To study and compare Reinforcement and Imitation Learning algorithms, the most commonly used benchmarks are OpenAI Gym, Mujoco, and ATARI games. However, these benchmarks generally fail to capture real-life challenges to learning algorithms, including multi-agent interactions, noisy sensors, and generalization. FLUIDS aims to fill this gap by providing a fast, birds-eye simulation of cars and pedestrians in an urban driving setting. Below, we highlight several notable capabilities of FLUIDS.
FLUIDS is designed to test how well agents generalize to new environments that are both in and out of sample from the initial state distribution. The initial state distribution can be specified to be a range of cars on the road starting at various lane positions. The randomness stems from the number of cars currently on the road and the location of each car.

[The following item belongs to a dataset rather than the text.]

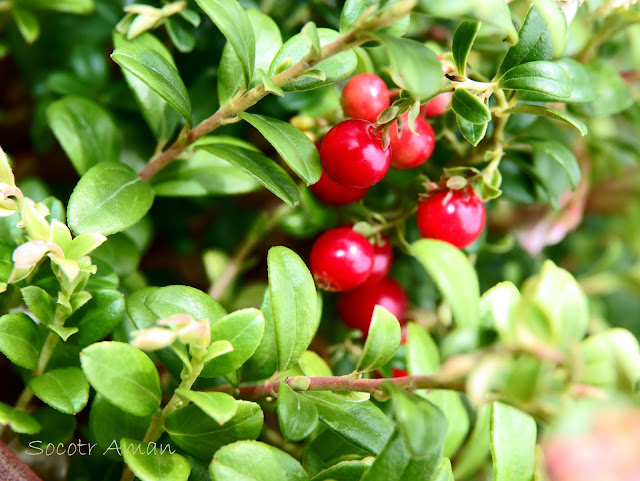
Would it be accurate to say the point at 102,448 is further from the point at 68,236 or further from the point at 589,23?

To test how robust a policy is to out of sample distributions, FLUIDS allows for perturbations such as enabling pedestrians, varying traffic light timing and changing the amount of noise in the sensor readings.

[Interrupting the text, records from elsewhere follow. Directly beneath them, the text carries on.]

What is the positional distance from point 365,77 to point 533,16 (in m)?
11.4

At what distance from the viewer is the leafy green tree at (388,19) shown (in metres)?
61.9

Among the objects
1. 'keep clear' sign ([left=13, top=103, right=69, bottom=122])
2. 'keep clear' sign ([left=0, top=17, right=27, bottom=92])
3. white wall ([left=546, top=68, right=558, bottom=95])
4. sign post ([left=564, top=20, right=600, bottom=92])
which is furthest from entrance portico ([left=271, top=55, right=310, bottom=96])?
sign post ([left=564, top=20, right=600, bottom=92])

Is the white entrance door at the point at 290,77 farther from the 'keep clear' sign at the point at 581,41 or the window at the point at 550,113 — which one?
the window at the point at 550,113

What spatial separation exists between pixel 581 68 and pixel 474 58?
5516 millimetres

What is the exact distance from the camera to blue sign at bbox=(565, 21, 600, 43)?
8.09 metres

Another advantage of FLUIDS is that the number of supervisors that can be controlled by an agent and that controlled by the simulator is variable. Experiments such as coordinating a fleet of self-driving cars traversing an intersection or having a single self-driving car pass an intersection with multiple cars and pedestrians are all supported.
In order to collect consist training data for Imitation Learning experiments and a baseline for performance. FLUIDS provides access to an array of supervisors, which can perform the driving tasks by having access to the global state of the world. The algorithms for the supervisors are the same planning stack used for the background agents.